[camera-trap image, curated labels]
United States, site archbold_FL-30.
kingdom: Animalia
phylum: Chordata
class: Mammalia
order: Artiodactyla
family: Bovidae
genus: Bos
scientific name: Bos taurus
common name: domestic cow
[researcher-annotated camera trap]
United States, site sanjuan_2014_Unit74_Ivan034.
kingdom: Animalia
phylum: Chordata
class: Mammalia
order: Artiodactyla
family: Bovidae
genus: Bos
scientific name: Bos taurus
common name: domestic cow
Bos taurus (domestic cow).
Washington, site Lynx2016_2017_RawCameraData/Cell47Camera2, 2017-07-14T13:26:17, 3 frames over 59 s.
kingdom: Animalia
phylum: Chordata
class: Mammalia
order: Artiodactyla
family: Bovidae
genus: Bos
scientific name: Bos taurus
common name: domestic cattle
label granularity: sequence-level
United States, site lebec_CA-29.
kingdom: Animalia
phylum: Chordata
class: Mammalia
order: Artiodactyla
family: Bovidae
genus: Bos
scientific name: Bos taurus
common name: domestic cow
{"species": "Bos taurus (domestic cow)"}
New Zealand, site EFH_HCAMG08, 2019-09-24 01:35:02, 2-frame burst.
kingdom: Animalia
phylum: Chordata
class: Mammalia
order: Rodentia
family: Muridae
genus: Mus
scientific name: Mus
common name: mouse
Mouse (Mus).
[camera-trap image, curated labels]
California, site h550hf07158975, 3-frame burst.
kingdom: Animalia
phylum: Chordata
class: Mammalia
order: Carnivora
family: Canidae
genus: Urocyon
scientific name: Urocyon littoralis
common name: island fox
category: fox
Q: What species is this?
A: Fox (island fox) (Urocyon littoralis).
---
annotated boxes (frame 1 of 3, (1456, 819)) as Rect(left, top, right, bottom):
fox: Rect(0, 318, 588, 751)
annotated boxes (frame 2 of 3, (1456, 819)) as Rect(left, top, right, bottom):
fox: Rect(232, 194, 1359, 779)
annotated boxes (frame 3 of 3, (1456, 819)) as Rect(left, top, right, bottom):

#####

• What needs to be done: Identify each line in the records above containing the word "site"; copy those lines.

• Answer to this exercise:
United States, site archbold_FL-30.
United States, site sanjuan_2014_Unit74_Ivan034.
Washington, site Lynx2016_2017_RawCameraData/Cell47Camera2, 2017-07-14T13:26:17, 3 frames over 59 s.
United States, site lebec_CA-29.
New Zealand, site EFH_HCAMG08, 2019-09-24 01:35:02, 2-frame burst.
California, site h550hf07158975, 3-frame burst.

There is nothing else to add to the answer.